Nos processos de avaliação do indivíduo com hanseníase o aspecto de função e estrutura do corpo é contemplado pela avaliação neurológica e estabelecimento do GI e do escore OMP e a investigação de limitação de atividade pode ser apurada pela escala SALSA. Entretanto esses instrumentos não contemplam todo o espectro de avaliação proposto pela CIF, não abarcando as funções mentais, atitudinais do indivíduo e da sociedade para com o indivíduo e a participação nas atividades da comunidade.

O reconhecimento e aplicação da CIF como ferramenta clínica e epidemiológica propicia análises e interpretações de bases de saúde em diferentes populações, regiões e países, ao longo do tempo, por diversos setores da saúde e diferentes profissionais. Nesta concepção a CIF desloca o foco da atenção sobre a causa da deficiência para o seu efeito, evidencia o papel do ambiente (físico, cultural, social, político) e não considera a deficiência como uma disfunção

“médica” ou “biológica”. Ela integra uma abordagem “biopsicossocial” (ALVES; FERREIRA; NERY, 2014).

A CIF tornou-se um membro da família de Classificações Internacionais da OMS. Considerando que a Classificação Internacional de Doenças (CID-10) fornece os códigos para mortalidade e morbidade, a CIF fornece os códigos para descrever a completa gama de estados de saúde e a experiência de saúde. A CID-10 e a CIF são, portanto, complementares e a OMS incentiva os usuários a utilizá-las juntas, sempre que aplicável.
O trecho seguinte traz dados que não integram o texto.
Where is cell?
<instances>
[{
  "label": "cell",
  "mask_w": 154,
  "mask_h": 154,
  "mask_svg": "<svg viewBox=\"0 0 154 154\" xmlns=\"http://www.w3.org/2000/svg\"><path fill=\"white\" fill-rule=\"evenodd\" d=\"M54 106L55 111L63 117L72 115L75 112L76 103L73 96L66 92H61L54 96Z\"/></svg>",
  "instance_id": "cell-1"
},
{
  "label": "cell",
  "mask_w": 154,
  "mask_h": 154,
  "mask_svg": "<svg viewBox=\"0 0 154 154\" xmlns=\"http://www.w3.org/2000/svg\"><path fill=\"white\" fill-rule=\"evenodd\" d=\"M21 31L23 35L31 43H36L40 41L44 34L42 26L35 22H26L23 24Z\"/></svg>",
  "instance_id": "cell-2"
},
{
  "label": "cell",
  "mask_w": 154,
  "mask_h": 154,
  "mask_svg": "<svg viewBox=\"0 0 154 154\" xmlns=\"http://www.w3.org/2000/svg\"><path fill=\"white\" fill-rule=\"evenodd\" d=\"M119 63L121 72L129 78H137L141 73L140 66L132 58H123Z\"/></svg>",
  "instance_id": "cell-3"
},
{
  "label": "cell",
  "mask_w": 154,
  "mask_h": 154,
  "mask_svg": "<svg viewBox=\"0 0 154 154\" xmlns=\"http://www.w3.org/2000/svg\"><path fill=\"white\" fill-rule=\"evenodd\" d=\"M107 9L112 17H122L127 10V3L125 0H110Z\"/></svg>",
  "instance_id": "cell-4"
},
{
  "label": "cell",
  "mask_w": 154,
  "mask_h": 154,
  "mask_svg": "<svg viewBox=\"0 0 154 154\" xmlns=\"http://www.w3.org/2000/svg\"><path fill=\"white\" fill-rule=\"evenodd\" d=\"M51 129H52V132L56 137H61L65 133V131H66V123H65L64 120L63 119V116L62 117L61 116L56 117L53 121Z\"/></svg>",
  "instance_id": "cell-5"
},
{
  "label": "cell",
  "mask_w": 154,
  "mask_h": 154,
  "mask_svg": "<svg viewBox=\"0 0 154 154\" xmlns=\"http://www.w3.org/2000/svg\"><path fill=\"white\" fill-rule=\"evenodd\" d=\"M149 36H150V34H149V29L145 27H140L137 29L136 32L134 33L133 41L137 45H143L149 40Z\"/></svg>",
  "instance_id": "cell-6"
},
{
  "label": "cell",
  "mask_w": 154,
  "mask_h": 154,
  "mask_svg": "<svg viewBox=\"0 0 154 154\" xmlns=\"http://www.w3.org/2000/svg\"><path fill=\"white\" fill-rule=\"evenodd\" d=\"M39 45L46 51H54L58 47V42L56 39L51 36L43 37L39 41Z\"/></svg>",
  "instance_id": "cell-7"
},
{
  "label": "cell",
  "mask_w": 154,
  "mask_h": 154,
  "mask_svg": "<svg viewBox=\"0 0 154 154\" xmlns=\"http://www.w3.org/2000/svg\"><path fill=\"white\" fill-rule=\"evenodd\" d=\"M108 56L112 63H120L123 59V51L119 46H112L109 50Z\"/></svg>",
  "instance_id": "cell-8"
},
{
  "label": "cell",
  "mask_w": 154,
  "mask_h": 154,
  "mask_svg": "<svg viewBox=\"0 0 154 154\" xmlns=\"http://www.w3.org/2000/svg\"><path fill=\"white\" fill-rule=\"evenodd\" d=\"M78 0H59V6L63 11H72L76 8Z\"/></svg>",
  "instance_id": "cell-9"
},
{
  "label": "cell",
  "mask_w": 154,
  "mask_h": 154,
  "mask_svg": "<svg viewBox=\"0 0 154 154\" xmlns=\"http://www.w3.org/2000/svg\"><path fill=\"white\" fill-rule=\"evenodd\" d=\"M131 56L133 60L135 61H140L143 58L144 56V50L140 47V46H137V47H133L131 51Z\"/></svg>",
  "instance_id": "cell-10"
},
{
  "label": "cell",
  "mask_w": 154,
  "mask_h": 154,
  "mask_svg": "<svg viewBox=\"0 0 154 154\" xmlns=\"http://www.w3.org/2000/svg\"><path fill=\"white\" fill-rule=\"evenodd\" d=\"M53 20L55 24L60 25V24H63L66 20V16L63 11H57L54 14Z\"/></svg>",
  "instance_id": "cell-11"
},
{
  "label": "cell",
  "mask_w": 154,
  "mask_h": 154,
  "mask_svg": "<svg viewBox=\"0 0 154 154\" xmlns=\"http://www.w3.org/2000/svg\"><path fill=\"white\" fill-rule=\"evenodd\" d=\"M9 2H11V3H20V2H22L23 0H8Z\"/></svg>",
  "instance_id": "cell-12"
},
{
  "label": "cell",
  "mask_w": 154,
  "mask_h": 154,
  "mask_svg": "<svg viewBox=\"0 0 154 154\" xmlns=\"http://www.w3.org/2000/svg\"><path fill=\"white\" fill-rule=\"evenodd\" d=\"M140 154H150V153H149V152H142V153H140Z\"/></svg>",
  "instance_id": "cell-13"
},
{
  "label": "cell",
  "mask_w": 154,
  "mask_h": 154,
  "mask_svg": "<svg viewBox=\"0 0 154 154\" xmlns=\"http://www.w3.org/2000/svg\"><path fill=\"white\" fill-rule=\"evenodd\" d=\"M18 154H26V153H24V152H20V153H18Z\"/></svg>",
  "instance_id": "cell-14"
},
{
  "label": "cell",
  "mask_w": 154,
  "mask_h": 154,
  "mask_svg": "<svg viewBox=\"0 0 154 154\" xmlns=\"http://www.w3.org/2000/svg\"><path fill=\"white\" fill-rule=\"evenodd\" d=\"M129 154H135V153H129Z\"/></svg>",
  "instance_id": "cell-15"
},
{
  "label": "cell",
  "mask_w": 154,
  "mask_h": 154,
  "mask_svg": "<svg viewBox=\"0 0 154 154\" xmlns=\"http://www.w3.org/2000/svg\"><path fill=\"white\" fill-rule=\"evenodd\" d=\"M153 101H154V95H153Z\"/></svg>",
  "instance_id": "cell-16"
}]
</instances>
O que pode garantir uma imagem mais significativa e completa da saúde de pessoas ou populações (ÜSTÜN et al., 2003). A CIF examina a funcionalidade do indivíduo – seja no nível do corpo, da pessoa ou da sociedade – e fornece uma definição para sua avaliação operacional, definindo deficiência como “um decréscimo em cada domínio funcional”. No entanto, a CIF é ineficaz para a análise e medida da deficiência na prática diária, uma vez que essa é uma ferramenta complexa que requer tempo para ser compreendida e incorporada na rotina dos serviços, além de sua aplicação prática também demandar tempo, que ultrapassa em muito o usual das consultas.

Buscando operacionalizar a utilização da CIF, a OMS desenvolveu alguns instrumentos a exemplo do World Health Disability Assessment Schedule (WHODAS 2.0), que fornece um modelo padronizado de mensuração da saúde e deficiência transculturalmente (CASTRO et al., 2015).